Com sintomas que podem ser confundidos com as manifestações sintomáticas de doenças neurológicas ou cardíacas, torna-se ainda mais importante o diagnóstico precoce da beribéri. A doença é gerada pela deficiência nutricional de vitamina B1, mais conhecida como tiamina e pode causar, entre outros sintomas, desde insônia, nervosismo e irritação até cardiopatias, dificuldades respiratórias, inchaço e perda da força muscular em membros.

Por isso, o Governo do Tocantins, através da Secretaria de Estado da Saúde (Sesau), oferece capacitação para médicos, enfermeiros, agentes comunitários de saúde e profissionais da rede hospitalar para difundir mais informações sobre a doença e abordar a importância da notificação do agravo. A capacitação ocorrerá nesta quarta-feira, 13 de maio, às 15 horas, pela internet (ver link abaixo) ou no Núcleo Técnico Científico da Telessaúde, no campus da Universidade Federal do Tocantins (UFT), em Palmas.

Sete municípios do Bico do Papagaio participarão da capacitação: Araguatins, Ananás, Augustinópolis, Luzinópolis, Sítio Novo, Tocantinópolis e Xambioá.

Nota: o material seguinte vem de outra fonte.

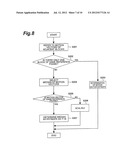 MOVING PICTURE ENCODING APPARATUS, MOVING PICTURE DECODING APPARATUS,     MOVING PICTURE ENCODING METHOD, MOVING PICTURE DECODING METHOD, MOVING     PICTURE ENCODING PROGRAM, AND MOVING PICTURE DECODING PROGRAM diagram and image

No Tocantins, já foram identificados 185 casos de beribéri nos últimos cinco anos, sendo que nove deles foram a óbito. Somente no ano passado, foram 11 casos notificados. De janeiro a abril de 2015, nenhum caso foi registrado no Estado.

“Os casos são comuns em regiões pobres, onde a população está sujeita a alimentação com deficiências nutricionais. A doença tem tratamento muito simples, mas se não identificada e tratada rapidamente pode levar a óbito”, alerta o gerente estadual de Doenças Não Transmissíveis, Jader José Rosário da Silva.

Beribéri

A carência de vitamina B1 pode levar de dois a três meses para o surgimento dos primeiros sinais da doença. Os primeiros sintomas são perda de apetite e energia, fadiga insônia, nervosismo e irritabilidade. Persistindo a deficiência, podem surgir sinais de agravamento, como depressão, perda da memória, dores no peito e no abdômen, dormência, diminuição da força muscular, principalmente, dos membros inferiores, dificuldades respiratórias e cardiopatias, conforme explica a técnica Maria do Rosário Ventura, da Área Técnica Estadual dos Fatores dos Fatores de Risco.

Entre os alimentos ricos em vitamina B1 estão os cereais integrais, carnes vermelhas, peixes e ovos.